Since the entries at $(n,t)$ for $t < 0$ are all $0$, we know that the differentials on the $n$‘th page will go from $E^n_{n,t}$ for $-(n-1)<t<0$ and hit the corresponding entries $E^n_{0,s}$ for $0<s<n-1$.

The first page which allows nonzero differentials is the $E^n$-page.

Since the latter collection of entries all need to disappear before reaching the final page, these differentials must be isomorphisms $0 \to E^n_{0,s}$. The reason is that the $E^n$-page is the final page where we can have nonzero differentials, due to degree reasons. Hence, we get that $E^{n+1}$ is the final page, so $E^{n+1} \cong \ldots \cong E^{\infty}$, and at that page we must have only the coefficient ring for $p+q=0$, as it is the homology of $PX$.

The mentioned isomorphism yields that the entries $E^n_{0,s}$ are $0$, and since they are the same entries as $E^n_{n,s}$, we get columns of zeros both for $p=0$ and for $p=n$. Doing this again with the maps going from an $E^n_{n,s}$ for $0<s<n-1$ to the corresponding $E^n_{0,k}$ for $n-1<k<2(n-1)$, we also get zeros. This can be iterated to see that we get zeros in these columns, only interrupted by the coefficient ring when $q = m(n-1)$ for $m = 0,1,\ldots$.
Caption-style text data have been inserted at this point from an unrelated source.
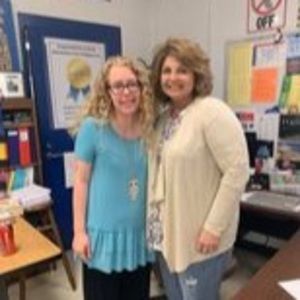 Meet your Posher, Maelynn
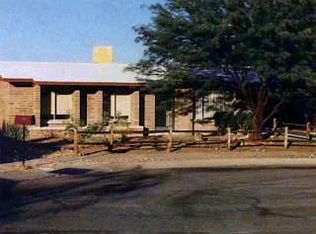 1504 S Shannon Rd #0, Tucson, AZ 85713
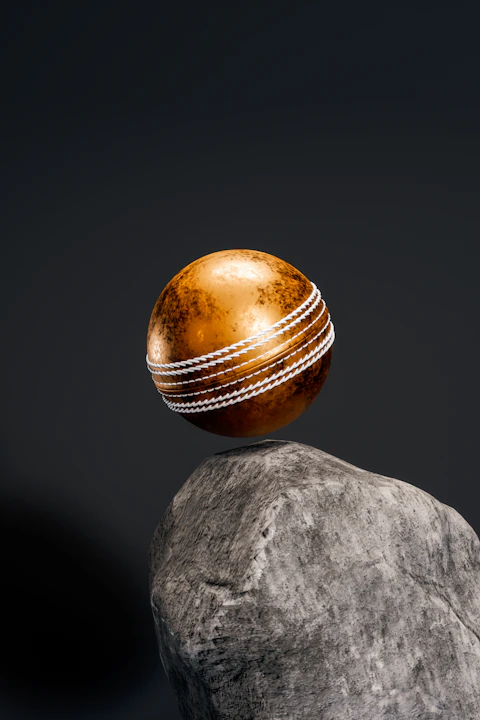 Tournament Ball, Orange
$$E^n$-page with zeros inserted yielding all $H_k(\Omega S^n)$ when $k \neq m(n-1)$ and differentials yielding isomorphisms $H_{m(n-1)}(\Omega S^n) \cong H_0(\Omega S^n)$.$

Since we know the homology of the point, we must have that all entries that have survived so far must also be killed, except for the entry in $(0,0)$. This entry can’t be killed, and as the homology of the point is the coefficent ring at $p+q=0$, we can fill in that this must be $\mathbb{Z}$ for $(0,0)$. Since this entry is the same at the entry $(n,0)$, we can place a $\mathbb{Z}$ there as well.. The differential that will kill off the $\mathbb{Z}$ in $(n,0)$ must be an isomorphism, as it can leave only $0$ when taking homology. This yields two new $\mathbb{Z}$’s, which can then be used to argue that all the remaining entries must be $\mathbb{Z}$ by observing that the remaining differentials must be isomorphisms.
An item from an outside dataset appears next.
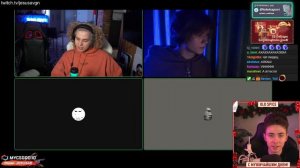 БРАТИШКИН, ХЕСУС, ЖОЖО И ДИПИНС УГАРАЮЬ В ДС | ЗАПИСЬ СТРИМА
We now know the homology of $\Omega S^n$! Take a look at what the entries were, and you’ll find that we have

$$H_k( \Omega S^n) = \mathbb{Z} \quad \text{for} \quad k = m(n-1), \quad m=0,1,\ldots \quad \text{and} \quad 0 \quad \text{elsewhere}.$$

With this (hopefully) illustrative example, we finish up the post. For the next post, I expect us to dive into spectral sequences from multicomplexes, which is what my friend Odin wrote his master thesis about. I can’t guarantee that, as I recently held a talk on Joyals lifting theorem and $\infty$-categories. I’d like to dedicate a post to that, or maybe some homotopy theory, spatial statistics or differential cohomology. Time will tell!